> **DATA SHOWN**
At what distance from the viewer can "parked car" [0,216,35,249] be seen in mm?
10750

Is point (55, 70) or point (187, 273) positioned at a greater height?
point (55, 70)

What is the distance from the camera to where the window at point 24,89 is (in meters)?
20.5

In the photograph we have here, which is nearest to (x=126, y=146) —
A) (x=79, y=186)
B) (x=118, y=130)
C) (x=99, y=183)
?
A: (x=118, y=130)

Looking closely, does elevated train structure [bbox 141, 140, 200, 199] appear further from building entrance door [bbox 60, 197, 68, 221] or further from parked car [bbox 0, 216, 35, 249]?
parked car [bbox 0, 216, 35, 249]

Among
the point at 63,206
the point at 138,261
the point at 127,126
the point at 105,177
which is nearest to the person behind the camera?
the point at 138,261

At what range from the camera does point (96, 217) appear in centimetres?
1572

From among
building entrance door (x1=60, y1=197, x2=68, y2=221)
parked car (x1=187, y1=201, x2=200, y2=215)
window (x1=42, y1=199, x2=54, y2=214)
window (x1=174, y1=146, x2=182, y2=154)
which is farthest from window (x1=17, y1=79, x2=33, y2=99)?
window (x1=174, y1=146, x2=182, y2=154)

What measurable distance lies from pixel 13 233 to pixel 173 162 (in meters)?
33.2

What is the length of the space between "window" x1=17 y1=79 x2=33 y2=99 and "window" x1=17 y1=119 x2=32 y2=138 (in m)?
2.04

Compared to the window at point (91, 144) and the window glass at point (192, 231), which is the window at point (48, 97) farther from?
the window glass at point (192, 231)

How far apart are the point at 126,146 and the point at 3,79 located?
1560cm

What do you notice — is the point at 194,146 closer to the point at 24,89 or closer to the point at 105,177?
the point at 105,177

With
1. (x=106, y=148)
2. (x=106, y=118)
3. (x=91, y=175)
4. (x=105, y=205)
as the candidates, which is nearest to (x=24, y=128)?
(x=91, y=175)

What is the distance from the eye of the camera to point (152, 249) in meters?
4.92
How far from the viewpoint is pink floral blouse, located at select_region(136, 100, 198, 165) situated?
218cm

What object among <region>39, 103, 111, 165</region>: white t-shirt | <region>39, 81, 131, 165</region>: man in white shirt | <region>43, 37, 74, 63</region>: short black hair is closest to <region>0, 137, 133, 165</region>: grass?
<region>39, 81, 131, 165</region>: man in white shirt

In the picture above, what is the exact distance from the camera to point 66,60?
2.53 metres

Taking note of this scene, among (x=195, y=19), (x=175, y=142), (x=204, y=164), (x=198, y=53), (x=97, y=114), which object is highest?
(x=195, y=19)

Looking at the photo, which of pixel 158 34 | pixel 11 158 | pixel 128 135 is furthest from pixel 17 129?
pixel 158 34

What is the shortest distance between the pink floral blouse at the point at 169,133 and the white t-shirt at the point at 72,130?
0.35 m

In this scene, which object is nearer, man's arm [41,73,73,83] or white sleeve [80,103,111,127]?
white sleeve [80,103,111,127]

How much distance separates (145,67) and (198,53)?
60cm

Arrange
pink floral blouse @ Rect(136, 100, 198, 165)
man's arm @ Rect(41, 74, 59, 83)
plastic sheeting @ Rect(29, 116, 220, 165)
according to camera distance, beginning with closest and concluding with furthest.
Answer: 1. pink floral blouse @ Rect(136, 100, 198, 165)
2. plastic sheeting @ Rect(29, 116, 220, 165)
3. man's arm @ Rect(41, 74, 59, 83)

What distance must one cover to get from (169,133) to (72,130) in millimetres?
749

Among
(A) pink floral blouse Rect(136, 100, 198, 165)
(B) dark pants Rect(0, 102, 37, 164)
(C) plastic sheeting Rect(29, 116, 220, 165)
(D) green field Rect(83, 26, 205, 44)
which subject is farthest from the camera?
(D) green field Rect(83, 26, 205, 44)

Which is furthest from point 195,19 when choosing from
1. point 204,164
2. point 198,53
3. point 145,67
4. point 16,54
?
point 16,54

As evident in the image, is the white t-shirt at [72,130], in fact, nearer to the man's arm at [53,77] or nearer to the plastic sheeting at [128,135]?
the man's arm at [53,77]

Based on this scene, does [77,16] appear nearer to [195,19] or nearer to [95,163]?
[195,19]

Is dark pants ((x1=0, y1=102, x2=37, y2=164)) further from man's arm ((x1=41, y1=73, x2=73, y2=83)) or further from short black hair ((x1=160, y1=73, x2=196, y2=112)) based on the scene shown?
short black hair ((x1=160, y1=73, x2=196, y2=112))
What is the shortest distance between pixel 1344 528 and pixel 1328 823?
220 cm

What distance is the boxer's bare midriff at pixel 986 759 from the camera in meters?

> **SHORT PROBLEM**
Please output the entries above, every line exactly as it reads.

> **FINAL ANSWER**
At what distance from the viewer can "parked car" [0,216,35,249] be seen in mm?
10750

Is point (55, 70) or point (187, 273) positioned at a greater height?
point (55, 70)

What is the distance from the camera to where the window at point 24,89 is (in meters)?
20.5

In the photograph we have here, which is nearest to (x=126, y=146) —
A) (x=79, y=186)
B) (x=118, y=130)
C) (x=99, y=183)
?
A: (x=118, y=130)

Looking closely, does elevated train structure [bbox 141, 140, 200, 199] appear further from building entrance door [bbox 60, 197, 68, 221] or further from parked car [bbox 0, 216, 35, 249]?
parked car [bbox 0, 216, 35, 249]

Among
the point at 63,206
the point at 138,261
the point at 127,126
the point at 105,177
which is nearest to the person behind the camera?
the point at 138,261

At what range from the camera does point (96, 217) appear in centimetres?
1572

From among
building entrance door (x1=60, y1=197, x2=68, y2=221)
parked car (x1=187, y1=201, x2=200, y2=215)
window (x1=42, y1=199, x2=54, y2=214)
window (x1=174, y1=146, x2=182, y2=154)
which is farthest from window (x1=17, y1=79, x2=33, y2=99)?
window (x1=174, y1=146, x2=182, y2=154)

What measurable distance lies from pixel 13 233 to pixel 173 162 (in meters)?
33.2

What is the length of the space between "window" x1=17 y1=79 x2=33 y2=99 and "window" x1=17 y1=119 x2=32 y2=138 (in m)?
2.04

Compared to the window at point (91, 144) and the window glass at point (192, 231), which is the window at point (48, 97) farther from?
the window glass at point (192, 231)

How far apart are the point at 126,146 and the point at 3,79 located?
1560cm

What do you notice — is the point at 194,146 closer to the point at 24,89 or closer to the point at 105,177?
the point at 105,177

With
1. (x=106, y=148)
2. (x=106, y=118)
3. (x=91, y=175)
4. (x=105, y=205)
as the candidates, which is nearest to (x=24, y=128)?
(x=91, y=175)

What is the distance from the eye of the camera to point (152, 249) in meters?
4.92
How far from the viewpoint is pink floral blouse, located at select_region(136, 100, 198, 165) situated?
218cm

What object among <region>39, 103, 111, 165</region>: white t-shirt | <region>39, 81, 131, 165</region>: man in white shirt | <region>43, 37, 74, 63</region>: short black hair is closest to <region>0, 137, 133, 165</region>: grass?
<region>39, 81, 131, 165</region>: man in white shirt

In the picture above, what is the exact distance from the camera to point 66,60?
2.53 metres

Taking note of this scene, among (x=195, y=19), (x=175, y=142), (x=204, y=164), (x=198, y=53), (x=97, y=114), which object is highest?
(x=195, y=19)

Looking at the photo, which of pixel 158 34 | pixel 11 158 | pixel 128 135 is furthest from pixel 17 129?
pixel 158 34

What is the shortest distance between the pink floral blouse at the point at 169,133 and the white t-shirt at the point at 72,130?
0.35 m

In this scene, which object is nearer, man's arm [41,73,73,83] or white sleeve [80,103,111,127]?
white sleeve [80,103,111,127]

How much distance separates (145,67) and (198,53)?
60cm

Arrange
pink floral blouse @ Rect(136, 100, 198, 165)
man's arm @ Rect(41, 74, 59, 83)
plastic sheeting @ Rect(29, 116, 220, 165)
according to camera distance, beginning with closest and concluding with furthest.
Answer: 1. pink floral blouse @ Rect(136, 100, 198, 165)
2. plastic sheeting @ Rect(29, 116, 220, 165)
3. man's arm @ Rect(41, 74, 59, 83)

What distance must one cover to get from (169,133) to (72,130) in millimetres?
749

Among
(A) pink floral blouse Rect(136, 100, 198, 165)
(B) dark pants Rect(0, 102, 37, 164)
(C) plastic sheeting Rect(29, 116, 220, 165)
(D) green field Rect(83, 26, 205, 44)
which subject is farthest from the camera?
(D) green field Rect(83, 26, 205, 44)

Which is furthest from point 195,19 when choosing from
1. point 204,164
2. point 198,53
3. point 145,67
4. point 16,54
?
point 16,54

As evident in the image, is the white t-shirt at [72,130], in fact, nearer to the man's arm at [53,77] or nearer to the plastic sheeting at [128,135]?
the man's arm at [53,77]

Based on this scene, does [77,16] appear nearer to [195,19] or nearer to [95,163]?
[195,19]

Is dark pants ((x1=0, y1=102, x2=37, y2=164)) further from man's arm ((x1=41, y1=73, x2=73, y2=83)) or further from short black hair ((x1=160, y1=73, x2=196, y2=112)) based on the scene shown?
short black hair ((x1=160, y1=73, x2=196, y2=112))
What is the shortest distance between pixel 1344 528 and pixel 1328 823?
220 cm

What distance is the boxer's bare midriff at pixel 986 759 from the camera in meters?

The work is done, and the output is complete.